# EXERCISE TASK
Can you copy the items from the line containing "How far from wood-look" through the end of the items, changing "glass shower door" to "shower enclosure" and leaving everything else as it is?
++++++
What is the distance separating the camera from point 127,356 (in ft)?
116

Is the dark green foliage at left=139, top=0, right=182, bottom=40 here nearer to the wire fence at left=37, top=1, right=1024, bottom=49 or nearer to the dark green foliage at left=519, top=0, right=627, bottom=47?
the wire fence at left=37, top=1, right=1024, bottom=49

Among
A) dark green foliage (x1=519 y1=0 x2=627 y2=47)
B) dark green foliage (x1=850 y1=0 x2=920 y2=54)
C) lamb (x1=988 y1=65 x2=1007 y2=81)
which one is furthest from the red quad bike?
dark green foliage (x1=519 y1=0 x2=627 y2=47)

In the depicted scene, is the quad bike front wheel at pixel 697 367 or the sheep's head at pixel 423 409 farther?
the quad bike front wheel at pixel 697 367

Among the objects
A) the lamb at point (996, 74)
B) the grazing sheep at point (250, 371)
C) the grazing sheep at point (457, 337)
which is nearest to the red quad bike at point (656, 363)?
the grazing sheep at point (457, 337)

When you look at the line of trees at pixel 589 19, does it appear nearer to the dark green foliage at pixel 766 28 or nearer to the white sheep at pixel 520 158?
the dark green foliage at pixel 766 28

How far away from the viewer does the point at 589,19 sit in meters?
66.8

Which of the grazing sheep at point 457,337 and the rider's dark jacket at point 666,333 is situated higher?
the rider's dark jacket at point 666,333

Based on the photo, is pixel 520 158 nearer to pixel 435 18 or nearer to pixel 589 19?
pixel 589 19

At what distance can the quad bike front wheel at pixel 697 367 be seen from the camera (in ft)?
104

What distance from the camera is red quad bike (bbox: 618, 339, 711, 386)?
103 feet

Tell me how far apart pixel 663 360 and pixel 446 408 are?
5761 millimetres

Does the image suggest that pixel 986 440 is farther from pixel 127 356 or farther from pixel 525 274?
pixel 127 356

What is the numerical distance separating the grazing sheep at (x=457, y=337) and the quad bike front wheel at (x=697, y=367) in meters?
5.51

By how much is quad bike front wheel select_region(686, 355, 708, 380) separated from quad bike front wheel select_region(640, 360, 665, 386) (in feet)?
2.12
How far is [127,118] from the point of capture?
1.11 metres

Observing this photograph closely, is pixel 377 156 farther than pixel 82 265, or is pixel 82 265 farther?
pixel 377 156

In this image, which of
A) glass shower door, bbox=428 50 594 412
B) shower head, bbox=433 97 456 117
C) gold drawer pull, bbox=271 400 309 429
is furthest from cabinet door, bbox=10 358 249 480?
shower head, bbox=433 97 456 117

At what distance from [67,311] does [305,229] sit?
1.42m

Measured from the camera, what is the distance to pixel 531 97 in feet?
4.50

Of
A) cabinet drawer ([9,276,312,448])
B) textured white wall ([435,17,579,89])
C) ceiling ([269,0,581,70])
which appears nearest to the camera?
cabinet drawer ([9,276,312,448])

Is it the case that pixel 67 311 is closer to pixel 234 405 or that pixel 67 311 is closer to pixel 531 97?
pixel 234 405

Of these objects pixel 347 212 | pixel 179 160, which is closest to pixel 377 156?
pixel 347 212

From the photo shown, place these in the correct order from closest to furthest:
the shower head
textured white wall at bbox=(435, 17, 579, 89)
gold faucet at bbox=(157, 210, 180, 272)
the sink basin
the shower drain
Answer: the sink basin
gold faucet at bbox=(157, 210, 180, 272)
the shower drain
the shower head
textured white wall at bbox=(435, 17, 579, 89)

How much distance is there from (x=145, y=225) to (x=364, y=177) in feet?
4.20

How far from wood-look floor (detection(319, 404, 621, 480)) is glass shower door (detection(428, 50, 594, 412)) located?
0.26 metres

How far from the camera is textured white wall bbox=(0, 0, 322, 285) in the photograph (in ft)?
++++++
# FINISHED TASK
How far from wood-look floor (detection(319, 404, 621, 480)) is shower enclosure (detection(428, 50, 594, 412)) located?
0.26 metres

How far from the camera is textured white wall bbox=(0, 0, 322, 285) in the photograph (in ft)?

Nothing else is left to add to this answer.